In conjunction with the survey, the coalition put its key findings in a letter to the Senate Committee on Banking, Housing and Urban Affairs urging lawmakers to back its longtime goal of establishing federal oversight of all professionals who practice financial planning. "There is broad support for the regulations proposed by the Financial Planning Coalition, which would include provisions to ensure that financial planners pass tests measuring competency, establish ethical guidelines for the industry and discipline financial planners who fail to follow these set regulations," according to the letter. "We urge you to introduce language directing the formation of a financial planning oversight board in upcoming financial reform legislation. New standards to increase the requirements for becoming a licensed financial planner will help reduce current unethical practices, and protect consumers and their hard-earned investments."

Last November, Sen. Christopher Dodd, D-Conn., the chairman of the committee, introduced financial reform legislation. It has not come before the full Senate.

In the survey, 91% agreed that regulations and standards for financial planners are necessary to prevent abuse and better serve consumers. Specifically, that same group of respondents said they agreed with the coalition's goals to propose legislation that ensures financial planners pass tests measuring competency, establishes ethical guidelines, has the ability to discipline financial planners who fail to follow the guidelines and makes all of the information available to consumers.

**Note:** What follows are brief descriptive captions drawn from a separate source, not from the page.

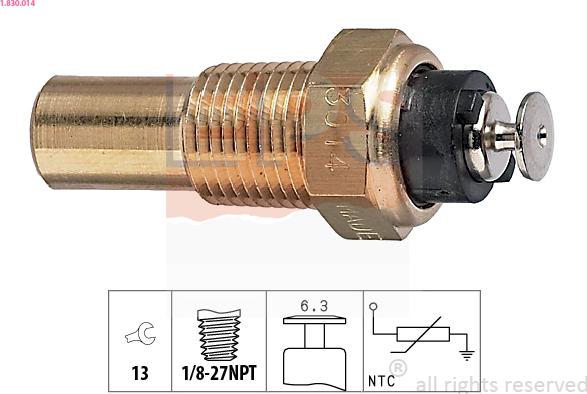 EPS 1.830.014 - Coolant temperature Sensor car-mod.net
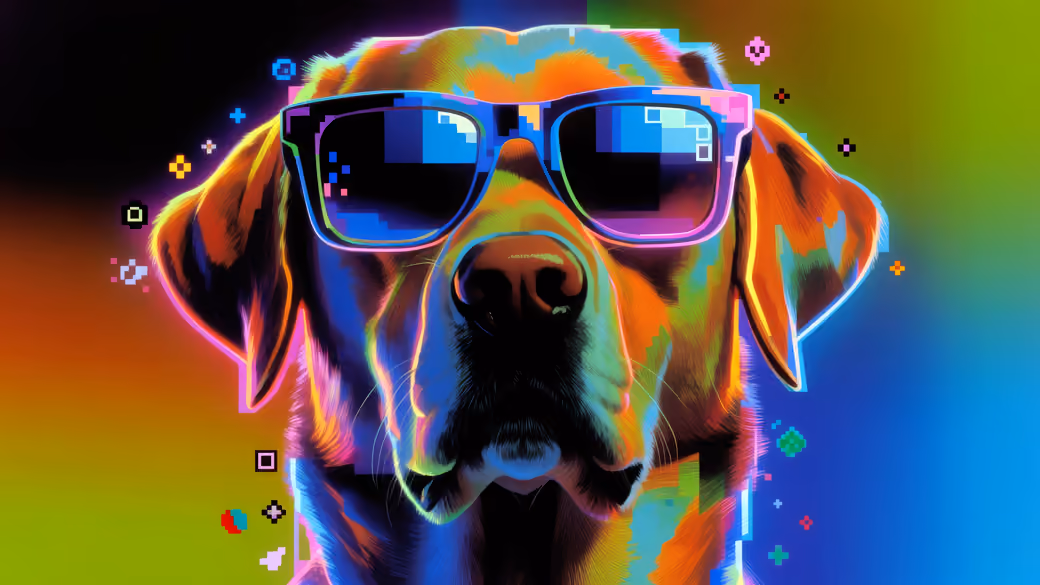 Neon Labrador in Sunglasses — desktop and phone wallpaper, free download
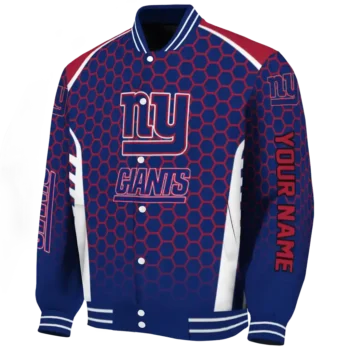 custom new york giants hexagon grid blue varsity jacket best selling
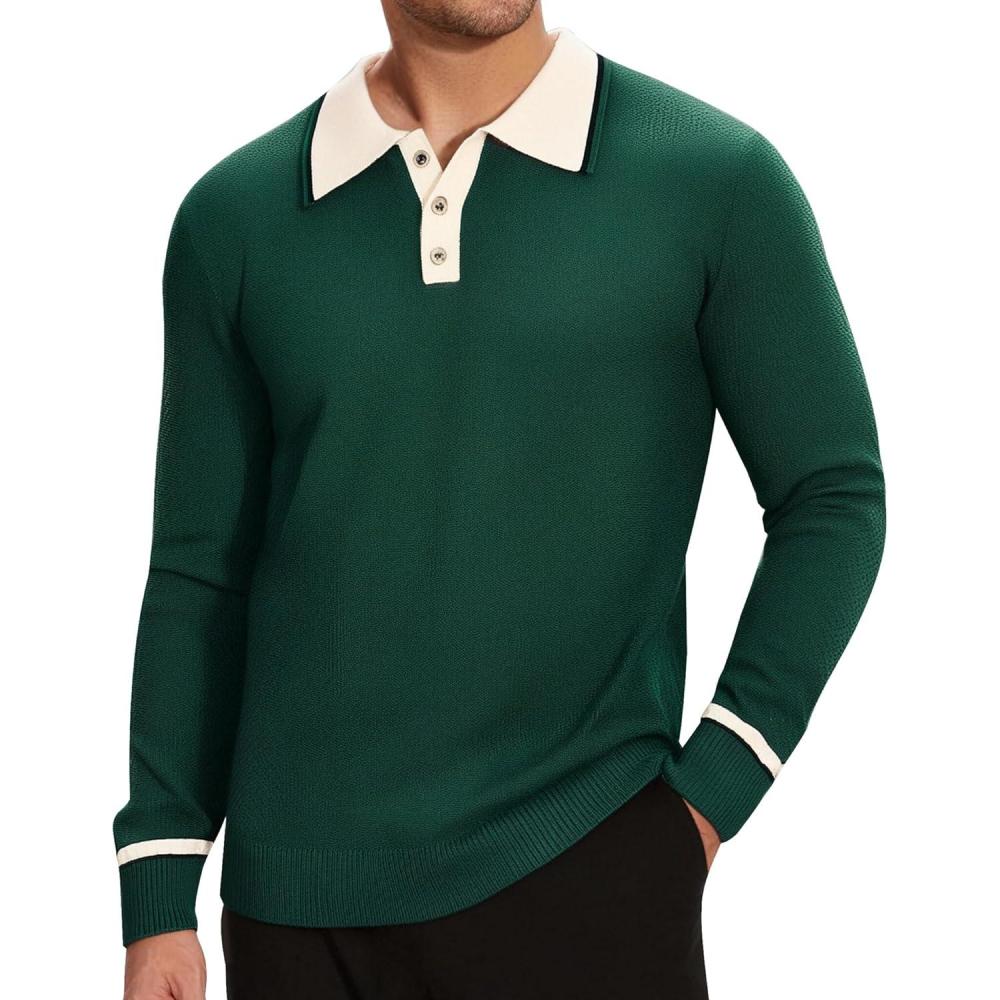 imageAlex Vando Mens Knit Polo Shirts Long Sleeve Sweater Casual Fashion Classic Button Down Polo ShirtsGreen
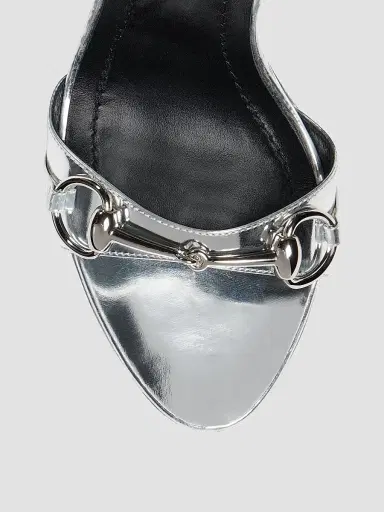 Gucci Women's Donna 105MM Horsebit Platform Sandals - Silver - Size 7 | Thumbnail 4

Fifty-four percent of survey respondents also said they held a favorable opinion of financial planners, which was higher than that of investment advisers (39%) and stock brokers (22%). Among respondents who said they have used a financial planner in the past, 46% want the same amount of regulation, and 1% said they would like to see less. Only 7% of respondents overall said they did not support increased regulation for financial planners, mainly because they generally oppose government regulation of industry under any circumstances, said Scott Elder, principal of Global Strategy Group, which is based in New York.